2.The Gardner – Impcross Transaction and Subsequent Review By the Authorities
Under the proposed transaction, Gardner would have acquired 100% of the shares of Impcross. Gardner is a manufacturer of parts for the aerospace and military aircraft industry and has been a long time supplier for Airbus. Gardner is ultimately owned by Ligeance Aerospace Technology Co., Ltd. (LAT), a company listed on the Shenzhen Stock Exchange. Impcross is a UK-based manufacturer of aerospace parts for military applications.
On December 5, 2019, the Secretary of State issued a public interest intervention notice and an order preventing Gardner from proceeding to take over Impcross’s activities, including the transfer of information, know-how, or documents. The order also prevented Gardner from taking ownership or control of Impcross pending the outcome of the public interest intervention.
As mentioned previously, this was the first time that the Secretary of State (rather than the CMA) had issued an order under Schedule 7 of the Enterprise Act 2002 to prevent the continuation of a transaction giving rise to public interest considerations.
On March 2, 2020, the CMA delivered its report to the Secretary of State. After finding that the transaction between Gardner and Impcross was “in contemplation” within the meaning of Section 26 of the Enterprise Act 2020 and dismissed potential competition concerns of the transaction, the CMA then conducted its national security assessment.
After receiving comments and reports from the Ministry of Defence, the CMA concluded that the proposed transaction would give rise to national security concerns with regards to “the protection of the UK’s aerospace capability and the safeguarding of sensitive information, skills and manufacturing capabilities within Impcross” and “the UK’s operational advantage.”

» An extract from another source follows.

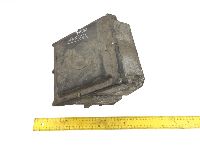 21582902 AdBlue Pump VOLVO FH16, B7R, B12B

Subsequently, on March 16, 2020, the Secretary of State informed the parties that he was considering a Phase 2 inquiry over the proposed transaction. Gardner notified the Secretary of State that it was not considering further the transaction and offered undertakings confirming this position. These undertakings were formally accepted by the Secretary of State on September 8, 2020.
3. The Take Away: A Proposed New Regime and More Stringent Enforcement to Come
Relevant to that review, it is worth noting that in July 2018, the UK Government proposed an independent FDI control mechanism that would include:
National infrastructures (such as communications, civil nuclear, defense, energy);
Some advanced technologies (such as artificial intelligence and nanotechnologies);
Critical direct supplies to the Government and to the emergency services sector; and
Military and dual-use technologies.
Notification of relevant transactions under that mechanism would be voluntary, and the Government would have the option of identifying non-notified transactions for a national security assessment. Any acquisition of more than 25% of shares or voting rights of an entity, more than 50% of assets, or significant influence or control in an entity or assets, or increase of such influence or control, could be subject to review.
While the public consultation on the proposals closed in October 2018, the Government confirmed in the Queen’s Speech of December 2019 that it would propose a National Security and Investment Bill. The timing of the draft Bill and the features of the new regime remain uncertain today.
Coupled with the pending Bill, the Government’s decision to block the Gardner-Impcross deal illustrates the rising interventionist tendency regarding transactions that give rise to national interest issues. That more stringent approach to transactions that may impact national interest in the UK is consistent with recent trends around the world, as seen by multiple governments strengthening current foreign direct investment regulations and introducing new regimes.